Ok, iTunes home sharing was working a few weeks ago.  It's a nice feature that allows you to 'share' the libraries on (up to 5) computers in the house.  We got a new desktop and now it's not working.  We're getting the following message when we try to load my daughter's itunes library from her laptop:  "firewall software needs to be set to allow communication on port 3689".  What does this mean and how do I change the firewall setting to allow communications on port 3689?  We have Norton.

We're also getting a message - randomly - that says "another computer on this network has the same IP address".  All three computers (desktop, our laptop, daughter's laptop) have the same IP address.  We have to constantly reset the router/modem because either our laptop or the daughter's laptop isn't connected to the internet, only local access is allowed.

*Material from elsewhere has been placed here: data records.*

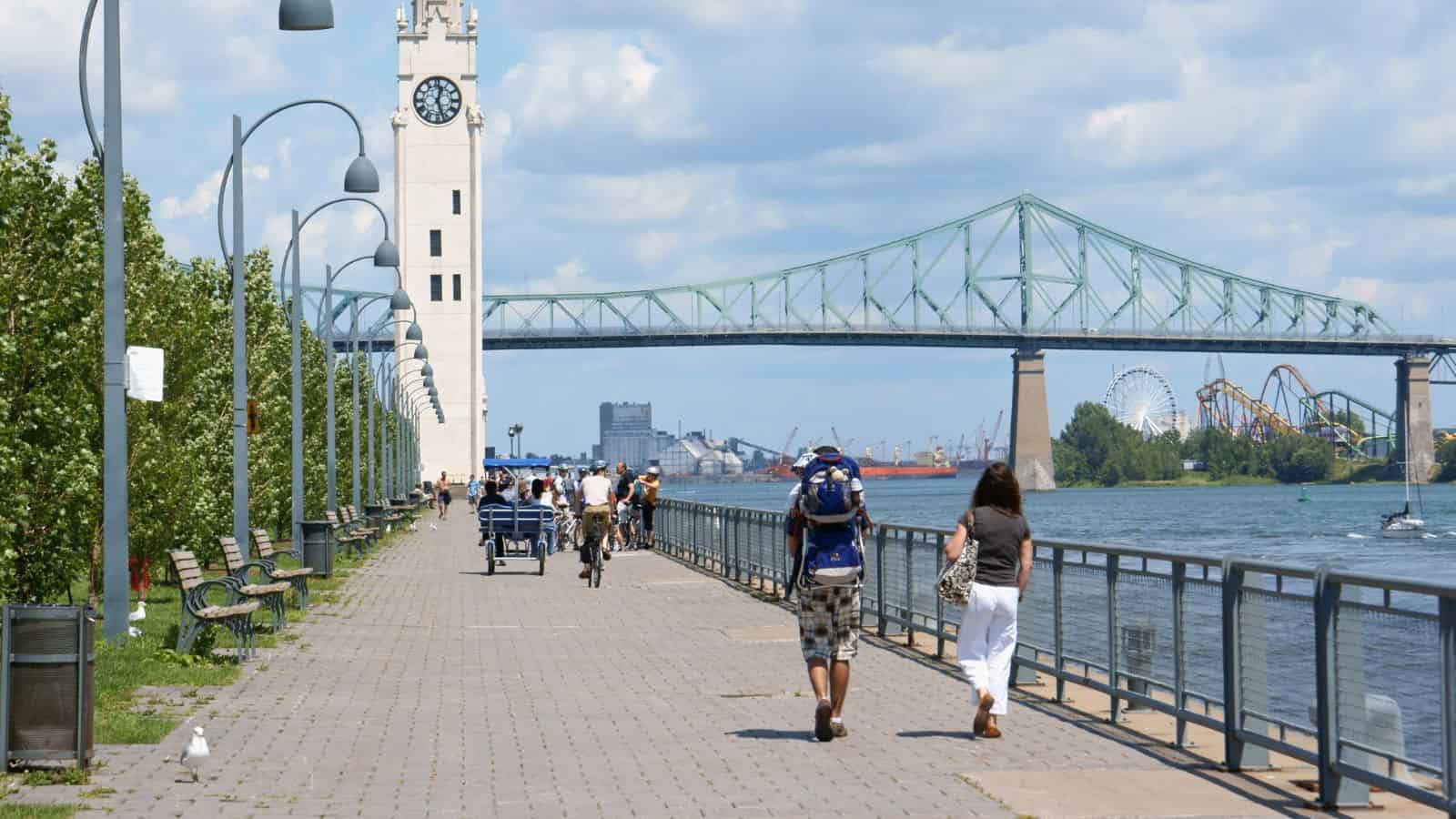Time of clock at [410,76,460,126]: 12:26
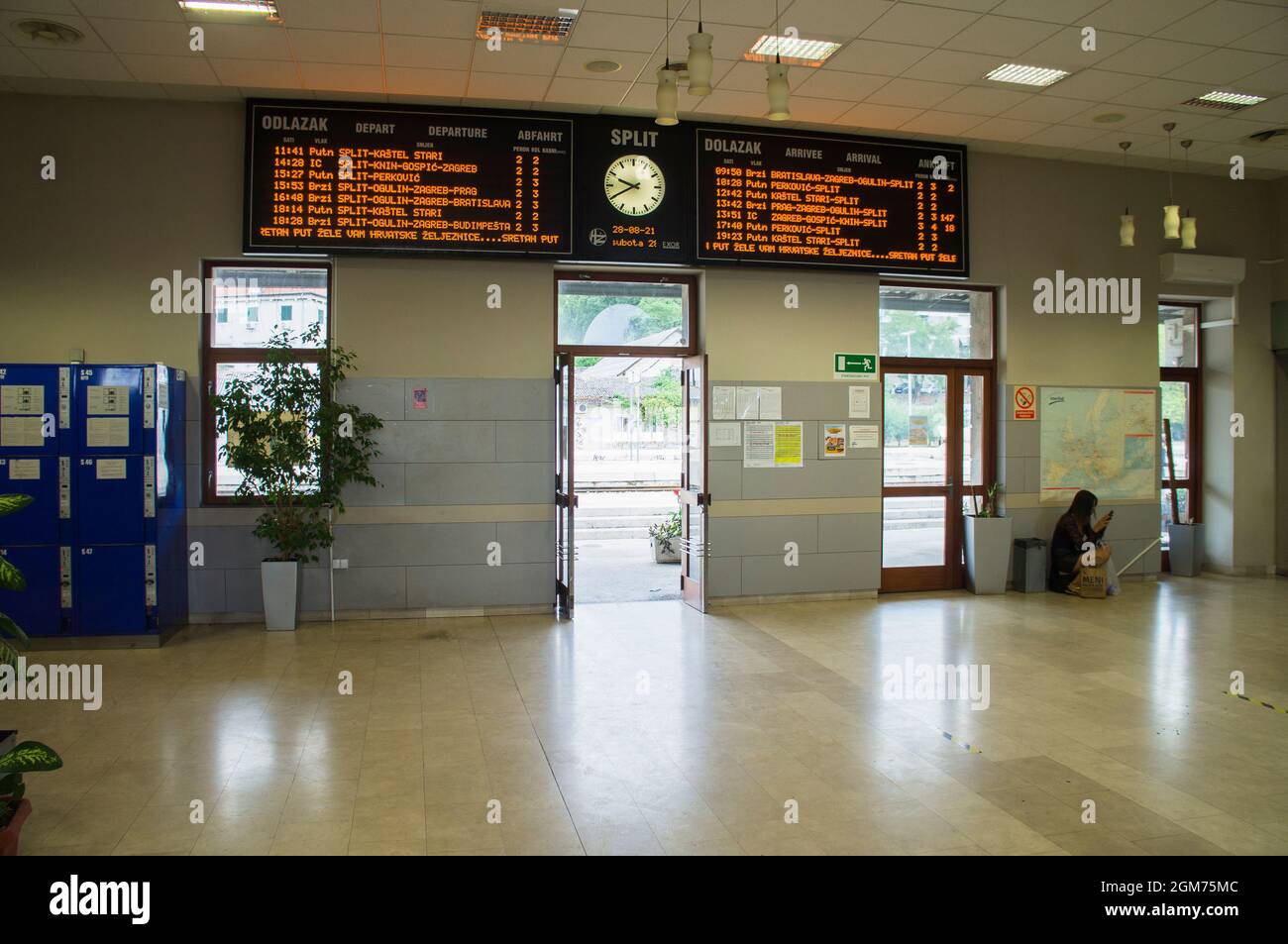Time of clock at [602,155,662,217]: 9:40
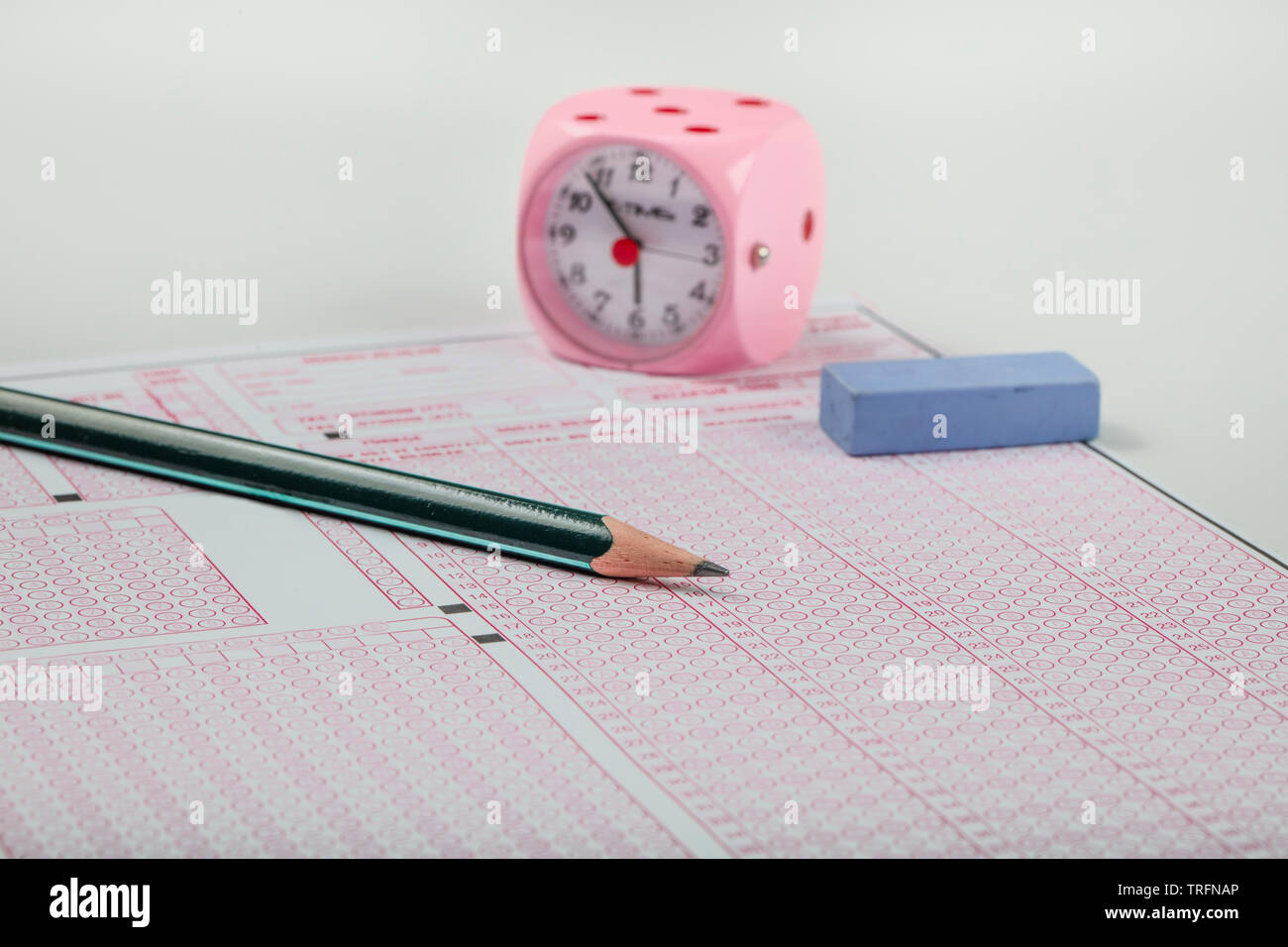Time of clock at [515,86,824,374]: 5:53
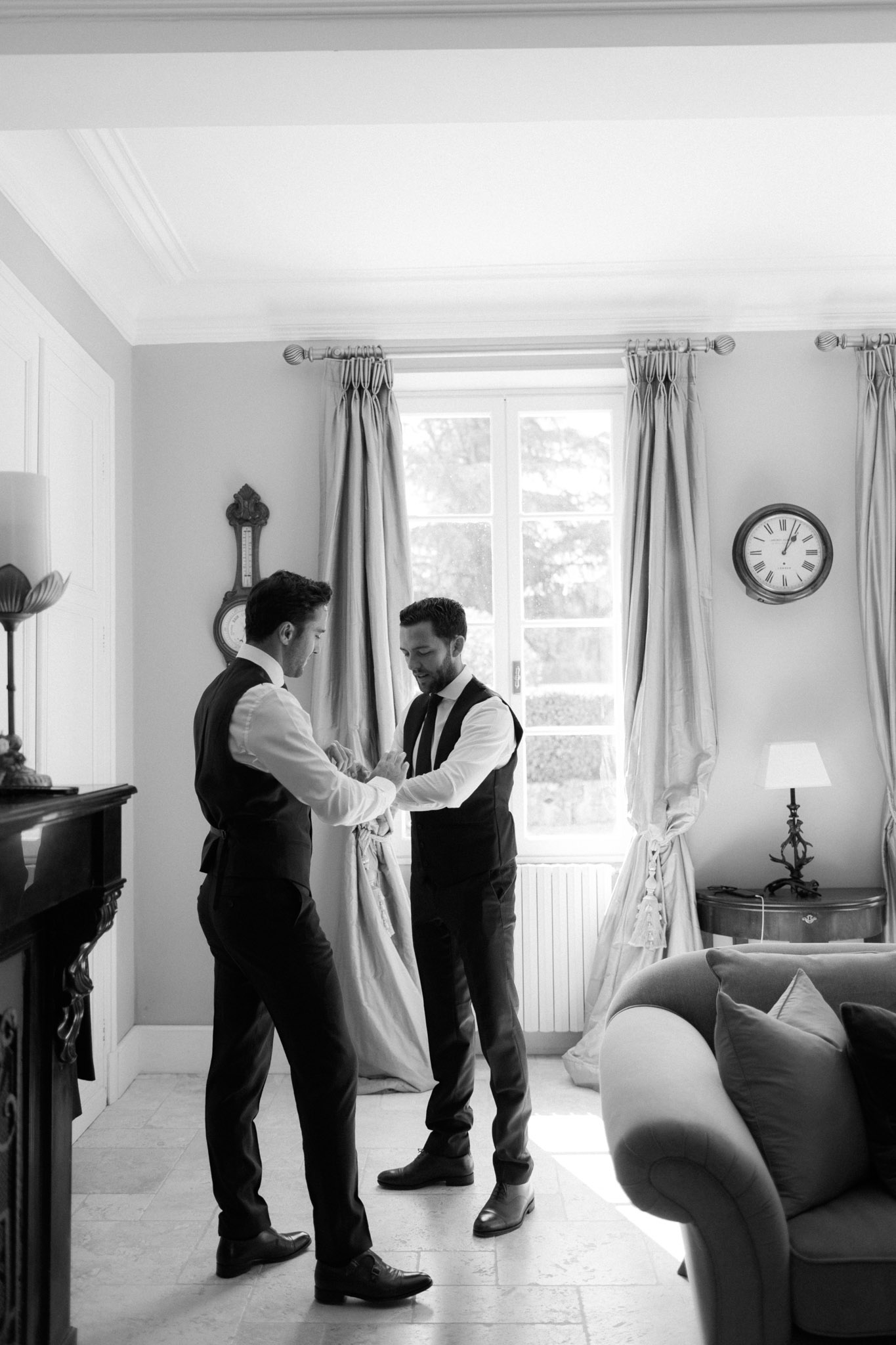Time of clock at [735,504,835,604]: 1:03
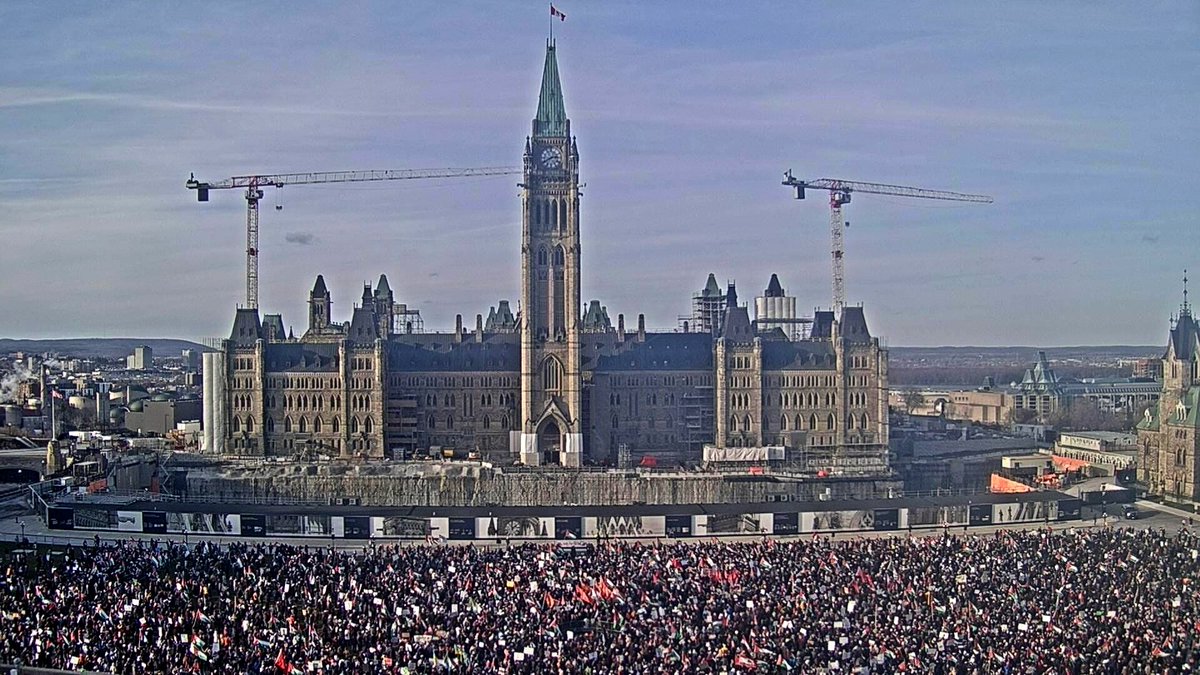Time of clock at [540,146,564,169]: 2:40
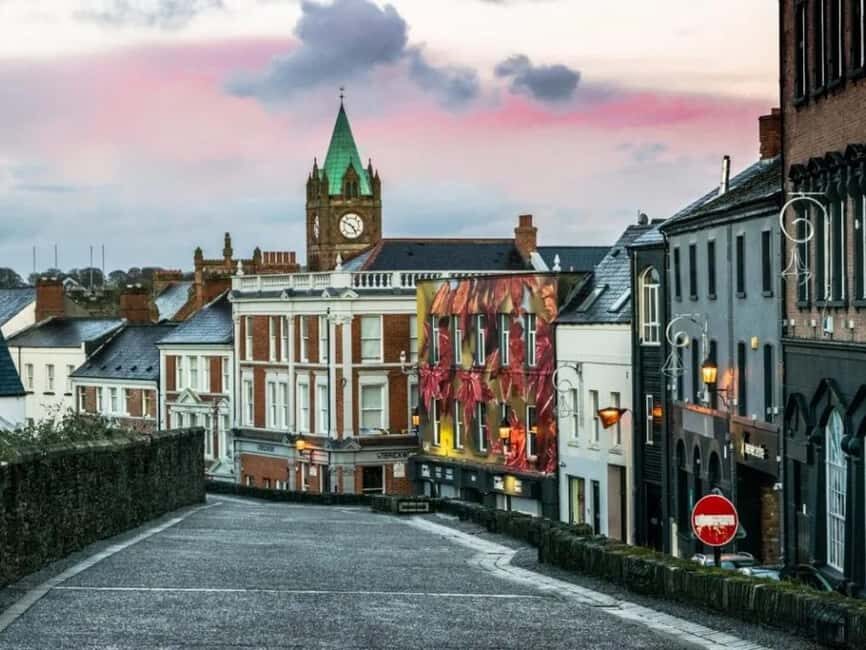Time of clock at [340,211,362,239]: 4:49
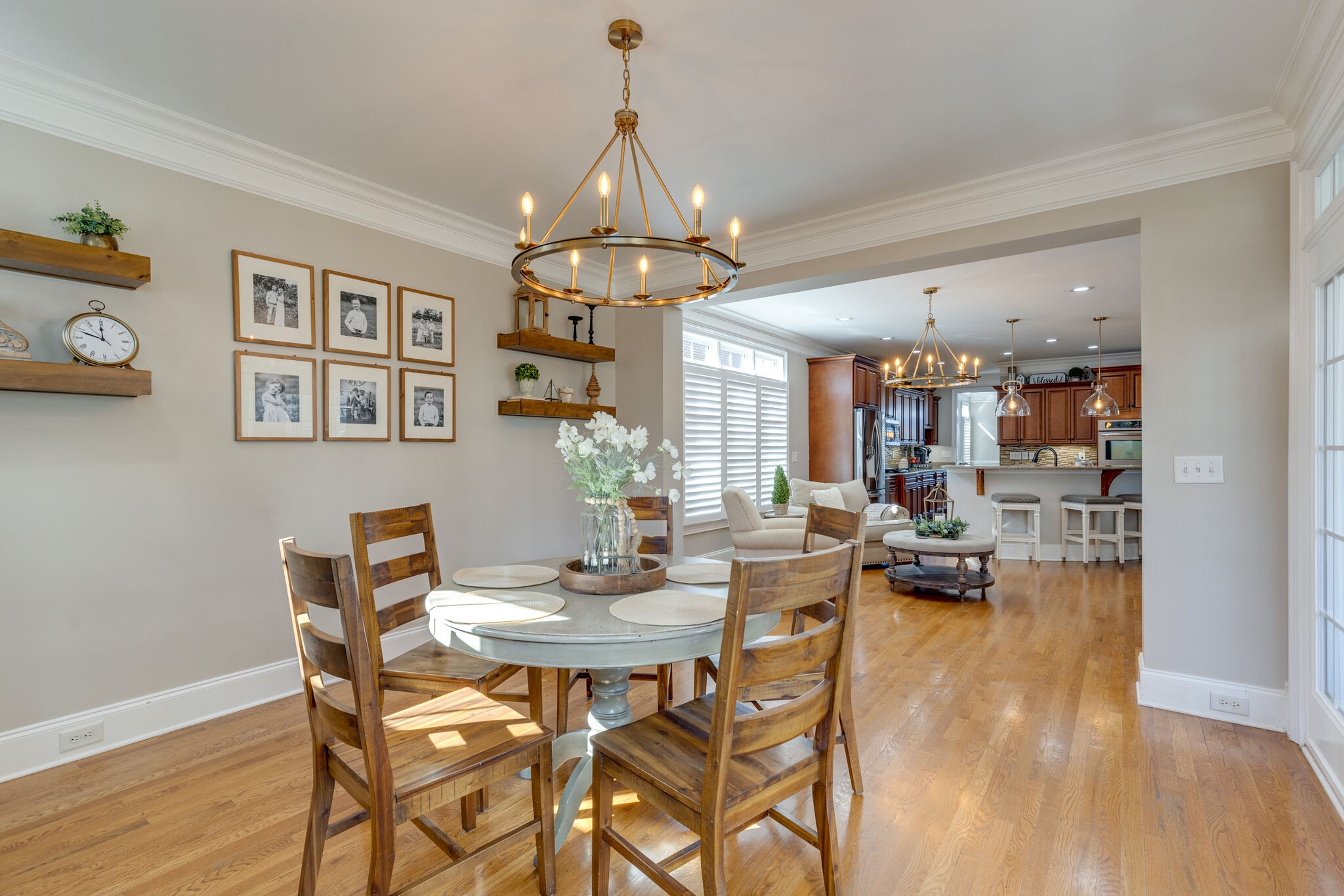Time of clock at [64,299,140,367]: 11:48
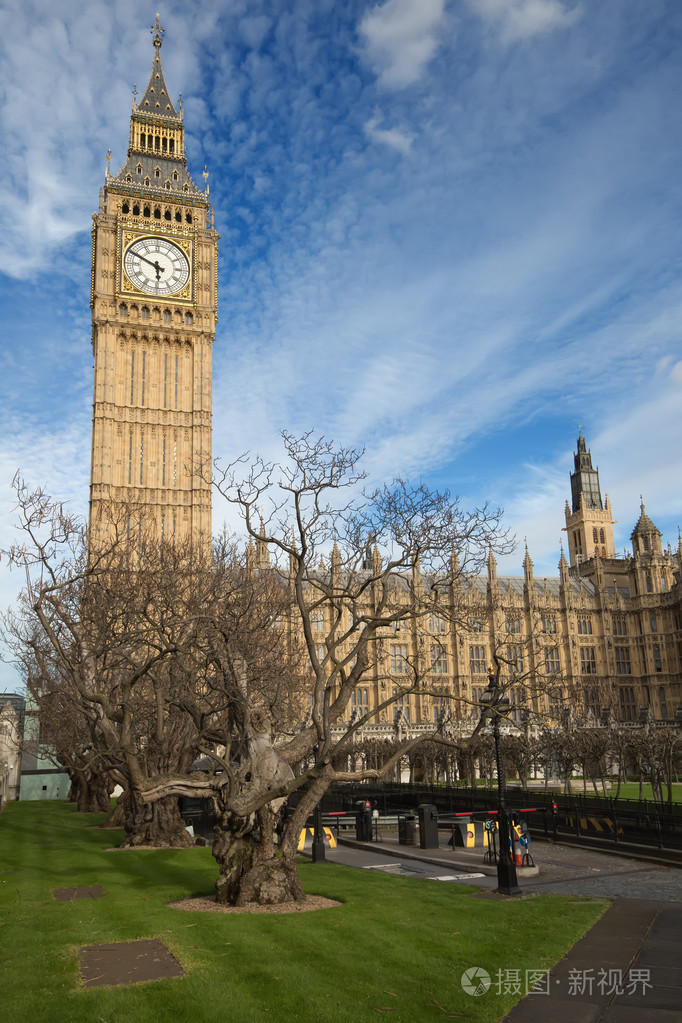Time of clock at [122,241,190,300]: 5:49
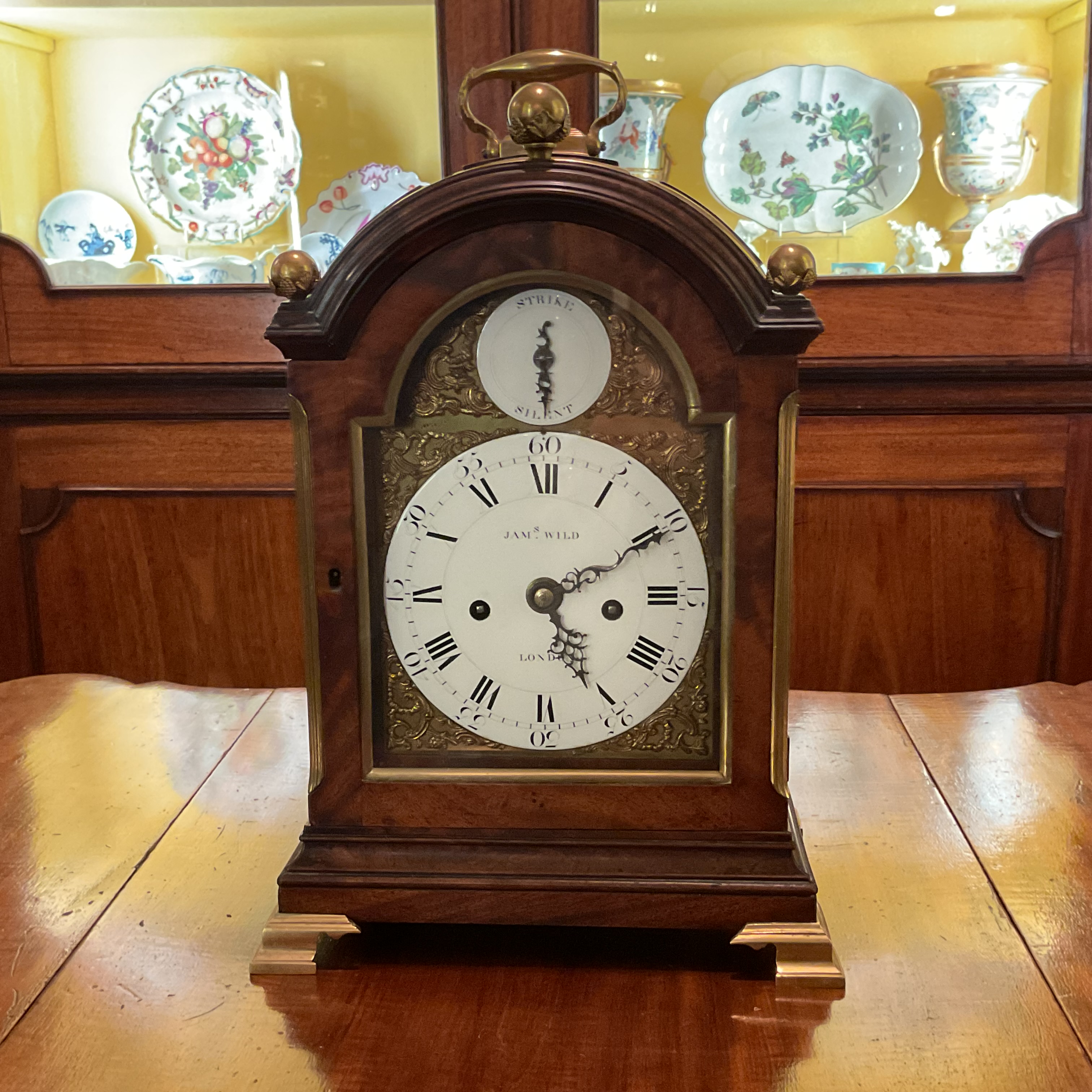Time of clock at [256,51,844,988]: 5:11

I think the IP address thing is part of the itunes home sharing problem but I have no idea.  Can anyone offer any advice?  Help?   Info?  Anyone?  Bueller?


----------



## Darkwind (Jan 11, 2010)

Configuring firewalls on a Mac for use with Apple TV

unblocking port 3689 for iTunes sharing? [Archive] - Mac Forums


----------



## Zoom-boing (Jan 12, 2010)

The above links didn't work, so I started goggle searching 'port 3689' - which is itunes dedicated - and I found enough info to figure out how to fix the problemo.

Control panel, network and internet, view network computers and devices, right clicked on our router (Linksys), went into settings, added the Linksys IP address (not the computer's IP address, which changes; Linksys IP is static), and 3689 TCP for external and internal ports.  Home sharing now works!  

Now if I can just figure out why we have to randomly reset the modem cause of college kid's laptop . . . .


----------



## Zoom-boing (Jan 12, 2010)

AAAggghhhhh!!!!!!   It was working fine, I was browsing my daughter's itunes library, I was able to move some songs into mine then . . . . the home sharing libraries disappeared.  Then they came back but I couldn't access anything as no songs appeared in the library.  I don't know if it's our computers or an itunes bug.  Just when I thought I had fixed it too.  If I figure it out I'll post in here.  <sigh>


----------